In the process of Literature-based Knowledge Discovery, the core is to determine the intermediate concept, and an accurate intermediate concept is the key to improve the efficiency of knowledge discovery.

Although the text source field in the latest version of Arrowsmith system has been extended to the fields of document title, subject words and abstract, and the text processing time has been shortened, its natural language processing function is relatively limited, and the number of intermediate concept results provided is large, so it is unable to accurately and quickly identify the required biomedical concepts. On this basis, BITOLA system can accurately extract biomedical concepts by introducing MeSH vocabulary and natural language processing technology to support semantic prediction for the discovery of specific relationship types of “disease-gene”. However, due to its wide variety and large number, it is still unable to accurately identify effective biomedical concepts. How to effectively reduce the noise of intermediate concept set has been the goal of researchers for many years. To solve this problem, other systems have also adopted measures. For example, BITOLA uses association rules instead of co-occurrence word frequency to express the relevance of concepts, DAD²⁶system uses concept frequency to sort intermediate concepts in the open discovery process, LitLinker²⁷ uses UMLS semantic network to filter, and uses association rule mining algorithm to determine association concepts, but the fact is that despite this, It is still unable to effectively solve the problem of too many interfering words. Therefore, the efficiency of knowledge discovery cannot be truly solved only through these original unprocessed traditional intermediate concepts.

(Stored data entries)
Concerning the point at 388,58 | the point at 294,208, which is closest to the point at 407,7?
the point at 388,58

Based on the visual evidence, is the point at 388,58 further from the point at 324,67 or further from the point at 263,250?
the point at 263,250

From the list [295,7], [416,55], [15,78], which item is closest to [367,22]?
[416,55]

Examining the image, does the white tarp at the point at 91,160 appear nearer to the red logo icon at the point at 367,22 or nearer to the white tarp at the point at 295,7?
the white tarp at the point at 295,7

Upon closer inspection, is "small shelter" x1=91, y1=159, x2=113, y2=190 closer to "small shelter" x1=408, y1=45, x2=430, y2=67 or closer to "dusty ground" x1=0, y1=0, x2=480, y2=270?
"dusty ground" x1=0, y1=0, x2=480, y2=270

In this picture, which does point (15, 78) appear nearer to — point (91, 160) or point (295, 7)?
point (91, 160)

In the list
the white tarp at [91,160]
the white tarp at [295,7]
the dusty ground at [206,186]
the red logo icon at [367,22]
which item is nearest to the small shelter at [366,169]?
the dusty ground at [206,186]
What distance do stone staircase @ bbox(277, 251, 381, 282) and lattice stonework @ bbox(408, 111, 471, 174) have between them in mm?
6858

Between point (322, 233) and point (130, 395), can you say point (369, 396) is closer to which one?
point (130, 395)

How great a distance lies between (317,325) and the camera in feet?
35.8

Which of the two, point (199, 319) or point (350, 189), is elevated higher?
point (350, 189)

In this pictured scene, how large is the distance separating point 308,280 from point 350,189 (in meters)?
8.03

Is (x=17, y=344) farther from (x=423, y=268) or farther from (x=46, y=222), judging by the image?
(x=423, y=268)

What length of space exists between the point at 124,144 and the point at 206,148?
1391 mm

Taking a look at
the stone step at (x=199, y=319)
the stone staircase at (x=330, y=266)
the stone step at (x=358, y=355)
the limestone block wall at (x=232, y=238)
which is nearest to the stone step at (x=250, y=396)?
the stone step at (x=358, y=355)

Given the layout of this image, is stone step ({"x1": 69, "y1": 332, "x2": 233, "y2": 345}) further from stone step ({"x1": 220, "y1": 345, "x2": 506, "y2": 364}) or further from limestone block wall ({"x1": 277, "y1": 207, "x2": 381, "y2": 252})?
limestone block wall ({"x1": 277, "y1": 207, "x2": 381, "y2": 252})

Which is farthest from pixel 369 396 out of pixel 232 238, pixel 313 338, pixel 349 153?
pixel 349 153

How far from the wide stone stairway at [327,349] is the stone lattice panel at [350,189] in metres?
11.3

*Task set*
[1] Duplicate the part of the passage on literature-based knowledge discovery starting with "In the process" and going on through "of knowledge discovery.".
[2] Render this sentence from the passage on literature-based knowledge discovery into French: "How to effectively reduce the noise of intermediate concept set has been the goal of researchers for many years."
[3] Supply the next part of the passage on intermediate concepts in literature-based knowledge discovery, picking up after its final sentence.

*Exercise answers*
[1]
In the process of Literature-based Knowledge Discovery, the core is to determine the intermediate concept, and an accurate intermediate concept is the key to improve the efficiency of knowledge discovery.

[2] Réduire efficacement le bruit de l'ensemble des concepts intermédiaires est l'objectif des chercheurs depuis de nombreuses années.

[3]
On the basis of traditional methods, if entity information that is crucial, informative, and more directional for a certain disease or drug is used as an intermediate concept, it will undoubtedly be a highly filtered primary traditional intermediate concept, which will greatly improve the credibility and accuracy of knowledge discovery results. These more accurate and reliable entity information can be obtained through Bioinformatics analysis, that is, through the processing, analysis and mining of biomolecular data, the specific Bioinformatics entities in deep level can be extracted. Compared with the traditional intermediate concept, a specific Bioinformatics entity covers more information and has higher directivity. If it is used as an intermediate concept to carry out Literature-based Knowledge Discovery, it will greatly improve the scientificity and efficiency of research and development, such as detecting disease-related genes (i.e., differentially expressed genes) according to the results of gene function analysis. Therefore, based on the BITOLA system, this study combined with Bioinformatics methods to determine the intermediate concept, put forward the knowledge discovery concept of “Swanson framework + Bioinformatics”, and carried out the exploration and practice of knowledge discovery in unrelated literature, in order to improve the prediction efficiency (the technical roadmap is shown in Fig. 1).

Proposing “Swanson framework + Bioinformatics” knowledge discovery (referred to as “BIOINF-ABC+”)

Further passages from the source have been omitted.